Tougher times for consumers as sugar prices rally on low imports


A supermarket staff organises sugar on the shelves. FILE PHOTO | NMG

The wholesale cost of sugar for a 50-kilogramme bag has increased by 31.5 percent to Sh9,600 from Sh7,300 last month, signalling an increase in shelf prices for consumers who will continue to pay more for the commodity in the next few weeks.

A spot check by the Business Daily across supermarkets in Nairobi showed that a two-kilogramme packet of Ndhiwa and Mumias sugar brands is now retailing at Sh350 up from Sh290 last month.

Mara Sugar on the other hand is retailing at Sh360 up from Sh280 last month.

Read: Prices of sugar up by 18pc on shortage

Wholesalers say the increase in prices is attributed to a shortage in the market as sugar importers shy away from shipping in the sweetener in the last few weeks.

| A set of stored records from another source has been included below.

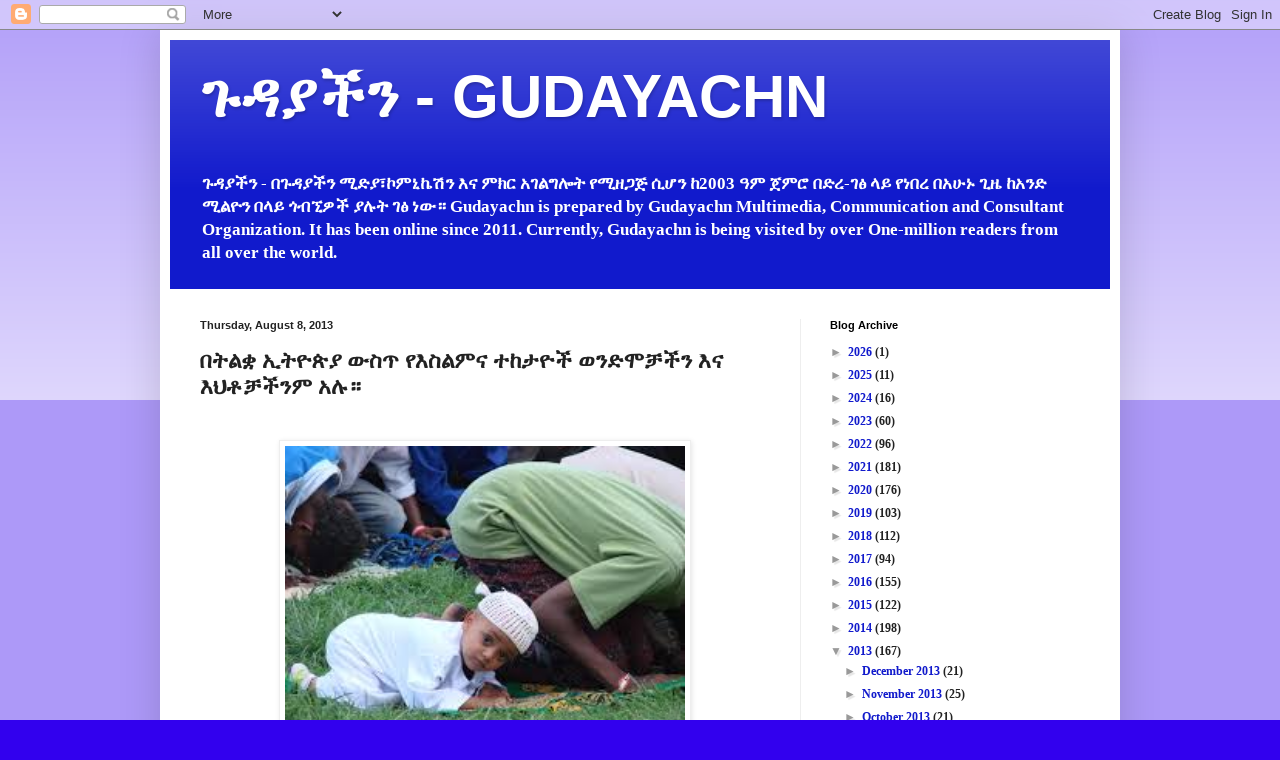

--- FILE ---
content_type: text/html; charset=utf-8
request_url: https://www.google.com/recaptcha/api2/aframe
body_size: 269
content:
<!DOCTYPE HTML><html><head><meta http-equiv="content-type" content="text/html; charset=UTF-8"></head><body><script nonce="EEW8W2Pg4SgXqKRTpYDHJQ">/** Anti-fraud and anti-abuse applications only. See google.com/recaptcha */ try{var clients={'sodar':'https://pagead2.googlesyndication.com/pagead/sodar?'};window.addEventListener("message",function(a){try{if(a.source===window.parent){var b=JSON.parse(a.data);var c=clients[b['id']];if(c){var d=document.createElement('img');d.src=c+b['params']+'&rc='+(localStorage.getItem("rc::a")?sessionStorage.getItem("rc::b"):"");window.document.body.appendChild(d);sessionStorage.setItem("rc::e",parseInt(sessionStorage.getItem("rc::e")||0)+1);localStorage.setItem("rc::h",'1768623322620');}}}catch(b){}});window.parent.postMessage("_grecaptcha_ready", "*");}catch(b){}</script></body></html>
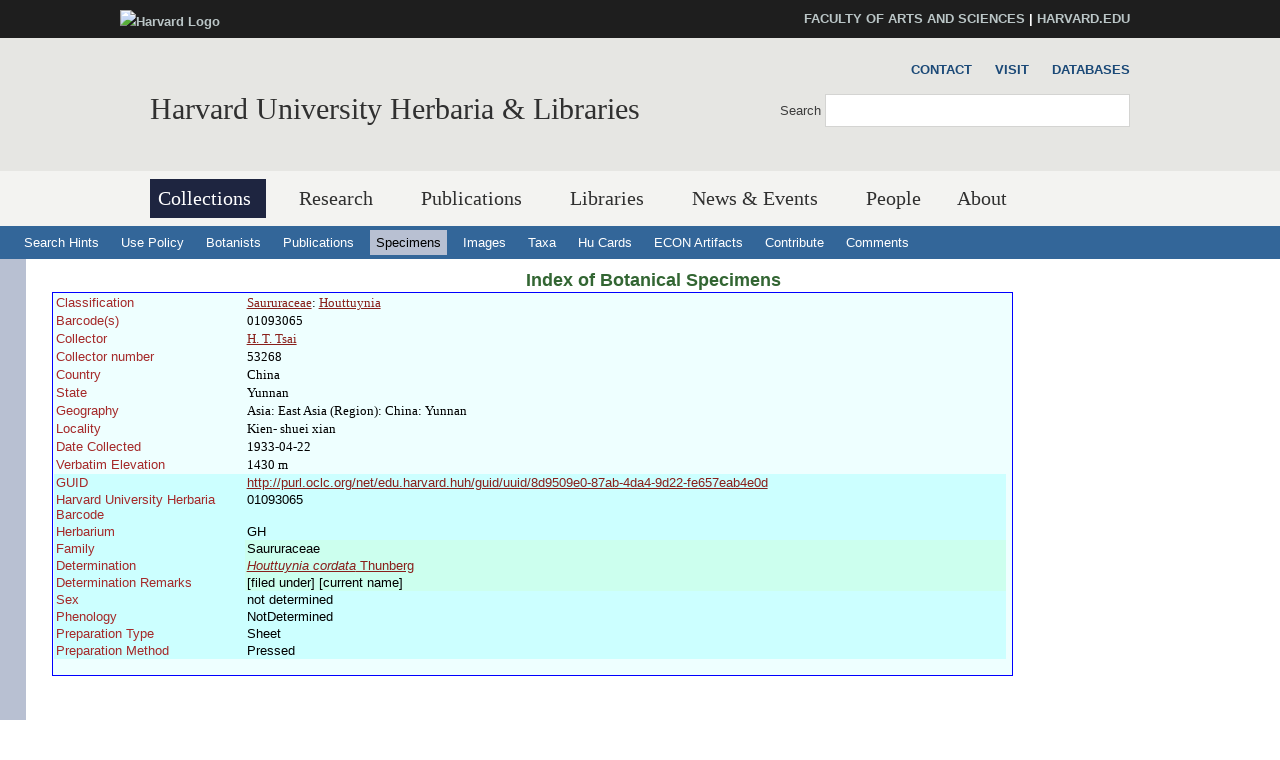

--- FILE ---
content_type: text/css
request_url: https://data.huh.harvard.edu/css/hwpi/css__print_qTBhov6j81VXwPEf5guTmDNsXK37qC0IaPAFtyW71lk.css
body_size: 374
content:
.messages{position:relative;padding-right:1.5em;}.dismiss{display:block;position:absolute;top:.4em;right:.4em;width:1.4em;background:#ed541d;color:#fff;font-weight:900;text-align:center;text-shadow:-1px -1px 0px rgba(0,0,0,0.4);text-decoration:none;border-radius:3px;box-shadow:1px 1px 0px rgba(0,0,0,0.4);opacity:.5;cursor:pointer;-webkit-transition:.1s opacity linear;-moz-transition:.1s opacity linear;-ms-transition:.1s opacity linear;-o-transition:.1s opacity linear;transition:.1s opacity linear;}.error .dismiss{background:#ed541d;}.status .dismiss{background:#be7;color:#000;text-shadow:none;}.warning .dismiss{background:#ed5;color:#000;text-shadow:none;}.messages:hover .dismiss{opacity:1;}.dismiss:hover{color:#fff;text-decoration:none;text-shadow:-1px -1px 0px rgba(0,0,0,0.4);}.dismiss:active{text-shadow:1px 1px 0px rgba(0,0,0,0.4);box-shadow:0 0 1px rgba(0,0,0,0.4);margin-top:1px;margin-left:1px;}
/**/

“They are afraid duty-free sugar being imported by the government will flood the market with cheap sugar and if they are holding expensive stocks it will be detrimental for them,” said Benedict Gikunda, chief executive at sugar distributor Alesha Brands Limited.

The wholesale price of the commodity had jumped from Sh6,800 in March to Sh7,100 in April for a 50-kg bag, representing an increase of 4.4 percent due to a shortage in the market after a disruption in factory production in western Kenya.

Production has been inhibited by diminishing cane supply on the farms.

The shortage of cane has seen millers grapple with the little available, pushing the price of a tonne of the commodity paid to farmers from Sh4,584 to Sh5,250.

The diminishing supply of cane to factories, which has cut down on production activities, saw the total sugar bagged between January and March decline by 26 percent to 49,761 tonnes.

Read: Kenya risks sugar crisis on shortage in global market

The scarcity of sugar in the market saw the government open the window for imports in December 2022, in a plan that was meant to see traders ship in 100,000 tonnes of sugar outside of the Common Market for Eastern and Southern Africa (Comesa) region to curb an imminent shortage in the country.

The government had also allowed Kenya National Trading Corporation (KNTC) to import 200,000 tonnes of sugar duty-free.

This implies that Kenya, would by the end of the year have imported at least 300,000 tonnes of sugar out of the Comesa regional bloc.

The country is allowed to bring in 350,000 tonnes from member states, but the country restricted the imports to 180,000 tonnes last year.

The first two vessels with more than 42,000 tonnes of sugar docked in February in a bid to ease the pain of the decline in production by local millers.